Extract from the listing below every line that contains the word "logo".

━━━━━━━━

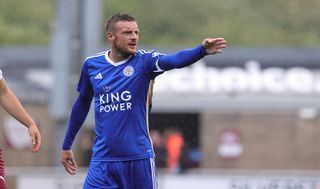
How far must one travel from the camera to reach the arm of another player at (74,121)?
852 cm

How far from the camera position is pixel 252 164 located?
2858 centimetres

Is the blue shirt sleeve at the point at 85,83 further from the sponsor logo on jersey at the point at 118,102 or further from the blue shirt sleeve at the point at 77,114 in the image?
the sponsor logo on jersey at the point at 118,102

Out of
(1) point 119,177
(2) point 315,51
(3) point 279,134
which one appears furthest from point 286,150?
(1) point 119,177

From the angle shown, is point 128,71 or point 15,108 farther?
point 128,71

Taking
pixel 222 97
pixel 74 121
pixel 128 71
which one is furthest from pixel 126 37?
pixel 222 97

━━━━━━━━

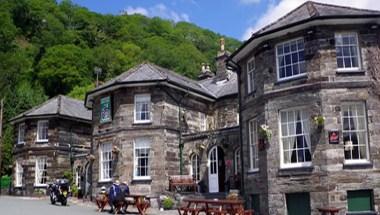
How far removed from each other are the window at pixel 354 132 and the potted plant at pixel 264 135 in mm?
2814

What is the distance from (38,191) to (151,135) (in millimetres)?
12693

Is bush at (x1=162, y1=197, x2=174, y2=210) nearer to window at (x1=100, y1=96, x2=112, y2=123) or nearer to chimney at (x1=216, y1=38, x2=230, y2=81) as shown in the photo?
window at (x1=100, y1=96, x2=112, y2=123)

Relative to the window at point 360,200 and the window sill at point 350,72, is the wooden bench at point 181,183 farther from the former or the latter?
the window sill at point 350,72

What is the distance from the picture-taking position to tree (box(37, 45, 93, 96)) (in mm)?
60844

━━━━━━━━

» **Finished exercise**:
Is the blue shirt sleeve at the point at 85,83 further from the sponsor logo on jersey at the point at 118,102 or further from the blue shirt sleeve at the point at 77,114 in the image?
the sponsor logo on jersey at the point at 118,102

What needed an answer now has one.